Akademisyenlere göre 2016 riskli bir yıl

Murat YÜLEK
Murat YÜLEK KÜRESEL BAKIŞ myulek@aya.yale.edu

2016 yılı ekonomik ve siyasi açıdan pek olumlu başlamadı. Çin ve Fed kaynaklı hareketler ve jeopolitik riskler sebebiyle, beklentiler yıl için genellikle negatif. Yılın ilk ayında, piyasaların aşağı inişi merkez bankaları veya diğer kamu parasıyla engellenebildi. 

İstanbul Ekonomik Araştırmalar Derneği’nin yeni yayınladığı “Hocaların Gözüyle 2016 Yılında Türkiye Ekonomisi Araştırması,” akademisyenlerin ekonomik beklentilerinin de menfi olduğunu gösteriyor. Araştırmanın ortaya koyduğu sonuçlara göre ekonomi yönetiminin önündeki en büyük engel jeopolitik riskler; odaklanılması gereken en önemli nokta ise büyüme rakamları.

Araştırmaya katılan akademisyenlerin yaklaşık yüzde 74’ü küresel ekonomiden umutlu değil. Büyük kısmı Avrupa ekonomisinde 2016 yılında önemli bir iyileşme beklemiyor. Genel kanı, teknik olmasa da fiili durgunluğun devam edeceği yönünde. Gelişmekte olan ekonomilerle ilgili beklentilerde de durum çok farklı değil. “Gelişmekte olan ekonomilere ilişkin 2016 yılı beklentiniz nedir?” sorusuna araştırmaya katılan akademisyenlerin yüzde 68’inin cevabı olumsuz. 

Akademisyenlerin yüzde 71’ine göre petrol fiyatları değişmeyecek ya da azalan seyrine devam edecek. Bu durum Türkiye gibi enerjide dışa bağımlı ülkeler için sevindirici bir gelişme olarak nitelendirilebilir. 

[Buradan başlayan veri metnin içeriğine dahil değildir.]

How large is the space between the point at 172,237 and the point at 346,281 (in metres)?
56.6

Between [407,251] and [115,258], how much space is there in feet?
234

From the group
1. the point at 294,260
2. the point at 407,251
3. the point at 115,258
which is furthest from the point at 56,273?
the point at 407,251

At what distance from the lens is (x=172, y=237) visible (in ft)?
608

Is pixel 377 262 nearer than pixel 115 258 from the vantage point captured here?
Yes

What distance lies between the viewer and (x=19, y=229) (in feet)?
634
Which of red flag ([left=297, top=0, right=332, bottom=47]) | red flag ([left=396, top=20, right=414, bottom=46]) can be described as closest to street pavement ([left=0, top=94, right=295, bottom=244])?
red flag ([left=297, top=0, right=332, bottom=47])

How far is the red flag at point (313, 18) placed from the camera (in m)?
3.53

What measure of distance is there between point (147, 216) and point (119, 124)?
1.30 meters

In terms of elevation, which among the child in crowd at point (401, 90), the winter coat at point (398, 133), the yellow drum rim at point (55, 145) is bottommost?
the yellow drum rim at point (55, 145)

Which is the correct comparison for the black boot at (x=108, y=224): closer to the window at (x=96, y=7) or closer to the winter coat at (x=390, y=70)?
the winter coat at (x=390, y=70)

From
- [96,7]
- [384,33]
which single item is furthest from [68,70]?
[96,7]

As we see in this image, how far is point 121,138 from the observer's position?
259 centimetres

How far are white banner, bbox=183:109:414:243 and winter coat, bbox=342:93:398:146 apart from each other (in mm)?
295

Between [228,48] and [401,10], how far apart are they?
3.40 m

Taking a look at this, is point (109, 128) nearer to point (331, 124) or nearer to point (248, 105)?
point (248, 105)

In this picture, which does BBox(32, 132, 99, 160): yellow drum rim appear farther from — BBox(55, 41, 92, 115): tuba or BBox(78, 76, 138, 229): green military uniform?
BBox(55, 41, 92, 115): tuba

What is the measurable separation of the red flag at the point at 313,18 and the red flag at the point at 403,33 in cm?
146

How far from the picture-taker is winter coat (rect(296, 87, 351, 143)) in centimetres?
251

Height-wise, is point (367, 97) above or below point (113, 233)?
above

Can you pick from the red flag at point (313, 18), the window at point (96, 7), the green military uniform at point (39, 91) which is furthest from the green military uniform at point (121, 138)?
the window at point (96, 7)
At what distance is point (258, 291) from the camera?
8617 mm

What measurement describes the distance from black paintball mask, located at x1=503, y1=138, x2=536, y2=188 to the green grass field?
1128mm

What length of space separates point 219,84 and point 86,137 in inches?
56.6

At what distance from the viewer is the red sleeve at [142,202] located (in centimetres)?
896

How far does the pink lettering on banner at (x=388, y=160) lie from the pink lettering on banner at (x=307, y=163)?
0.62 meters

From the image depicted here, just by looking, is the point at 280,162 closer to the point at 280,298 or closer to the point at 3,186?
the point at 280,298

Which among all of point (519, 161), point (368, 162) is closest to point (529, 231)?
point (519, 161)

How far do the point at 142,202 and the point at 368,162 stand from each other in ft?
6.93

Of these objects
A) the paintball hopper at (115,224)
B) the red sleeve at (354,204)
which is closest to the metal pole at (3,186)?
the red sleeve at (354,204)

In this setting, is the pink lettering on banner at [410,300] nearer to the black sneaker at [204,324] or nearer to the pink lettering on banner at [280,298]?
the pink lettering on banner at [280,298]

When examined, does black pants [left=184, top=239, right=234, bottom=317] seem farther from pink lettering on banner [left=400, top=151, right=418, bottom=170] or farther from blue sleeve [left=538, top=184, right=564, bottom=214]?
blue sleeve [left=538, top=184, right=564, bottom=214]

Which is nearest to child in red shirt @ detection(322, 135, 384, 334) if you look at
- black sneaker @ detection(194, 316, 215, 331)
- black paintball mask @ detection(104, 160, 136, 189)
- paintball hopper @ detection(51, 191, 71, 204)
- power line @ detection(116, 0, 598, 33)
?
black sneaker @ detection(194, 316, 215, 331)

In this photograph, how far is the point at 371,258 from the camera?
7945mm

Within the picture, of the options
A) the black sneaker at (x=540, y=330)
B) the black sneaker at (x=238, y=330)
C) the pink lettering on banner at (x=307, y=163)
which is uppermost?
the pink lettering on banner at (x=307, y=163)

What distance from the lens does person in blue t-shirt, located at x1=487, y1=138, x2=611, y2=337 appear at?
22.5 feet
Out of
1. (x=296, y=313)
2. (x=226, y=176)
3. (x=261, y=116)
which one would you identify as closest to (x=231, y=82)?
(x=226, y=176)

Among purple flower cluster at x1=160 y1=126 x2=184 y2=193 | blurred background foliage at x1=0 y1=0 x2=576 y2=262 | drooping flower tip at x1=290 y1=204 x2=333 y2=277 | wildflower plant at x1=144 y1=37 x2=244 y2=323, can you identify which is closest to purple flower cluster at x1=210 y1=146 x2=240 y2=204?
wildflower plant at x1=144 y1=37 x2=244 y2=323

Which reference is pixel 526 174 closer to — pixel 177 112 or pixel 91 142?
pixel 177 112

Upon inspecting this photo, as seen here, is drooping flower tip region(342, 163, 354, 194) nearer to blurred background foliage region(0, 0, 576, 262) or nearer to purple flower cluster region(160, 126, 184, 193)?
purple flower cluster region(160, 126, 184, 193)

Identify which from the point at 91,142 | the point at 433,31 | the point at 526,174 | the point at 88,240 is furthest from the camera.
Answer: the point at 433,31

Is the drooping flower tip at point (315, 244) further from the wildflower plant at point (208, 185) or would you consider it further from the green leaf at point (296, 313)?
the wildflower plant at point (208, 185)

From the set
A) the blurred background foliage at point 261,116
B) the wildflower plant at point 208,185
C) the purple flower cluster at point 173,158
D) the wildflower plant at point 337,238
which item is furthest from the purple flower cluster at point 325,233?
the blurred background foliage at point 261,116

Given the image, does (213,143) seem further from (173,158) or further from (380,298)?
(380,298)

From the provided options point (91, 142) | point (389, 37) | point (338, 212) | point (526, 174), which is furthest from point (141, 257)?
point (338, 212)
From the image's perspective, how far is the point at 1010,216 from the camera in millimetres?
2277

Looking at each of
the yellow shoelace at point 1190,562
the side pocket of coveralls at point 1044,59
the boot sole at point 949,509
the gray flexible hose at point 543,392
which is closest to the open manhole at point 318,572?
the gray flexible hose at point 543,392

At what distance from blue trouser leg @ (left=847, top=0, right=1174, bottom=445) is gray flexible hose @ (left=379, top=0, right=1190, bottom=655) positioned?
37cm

Türkiye ekonomisinin mevcut durumunu hocaların yüzde 48’i normal, yüzde 14’ü ise iyi veya çok iyi olarak nitelendirirken yüzde 38’i kötü olarak değerlendiriyor. “Türkiye ekonomisine ilişkin 2016 yılı beklentiniz nedir?” sorusuna ankete katılanların yüzde 62’si olumsuz cevabını veriyor. Bu cevapta akademisyenlerin yüzde 81’inin Rusya ile olan ilişkilerin ekonomiye olumsuz manada yansıyacağını düşünmesi de etkili oluyor. Jeopolitik riskler yüzde 56 ile 2016 yılında ekonomideki en önemli sorun olarak görülüyor. Jeopolitik riskleri yüzde 18,5 ile durgunluk, yüzde 18 ile işsizlik, yüzde 7,6 ile cari açık takip ediyor. Bu çerçevede, sorulara cevap veren akademisyenlerin yüzde 81’i 2016 yılında büyümenin yüzde 2- 4 arasında gerçekleşeceğine inanıyor. Yine ankete katılanların yüzde 70’i siyasi istikrarın ekonomiyi olumlu yönde etkileyeceğini düşünüyor. 

Peki ekonomi politikaları nereye yoğunlaşmalı? Akademisyenler, en büyük önceliğin büyüme olması gerektiğine inanıyor. Büyümeyi yüzde 25 ile mali istikrar,  yüzde 10 ile de enflasyon takip ediyor. Ankete katılan hocaların yüzde 90’ı Merkez Bankası politikalarını ‘normal’ veya ‘iyi’ olarak değerlendiriyor. Yine hocaların yüzde 81’inin 2016 yıl sonu TÜFE beklentisi ise yüzde 7’nin üzerinde. Dolar/TL ve EURO/TL paritelerinde genel görüş yaklaşık yüzde 10 yükselme olacağı yönünde. Yıl sonu Dolar/TL beklentisi 3,00’ün üzerinde iken, EURO/TL beklentisi 3,25’in üzerinde seyrediyor. Bu bağlamda TL’deki değer kaybını sınırlamak için yıl içinde faiz oranlarında artış bekleyenlerin oranı ise yüzde 57,3.

Sonuç, akademisyenler 2016 yılından dünya ekonomisi açısından ümitvar değil. Türkiye’de de büyüme tarafında düşük beklentiye sahipler ve jeopolitik riskleri önemsiyorlar; ekonomi politikalarının birinci önceliğinin büyüme olması gerektiğini düşünüyorlar.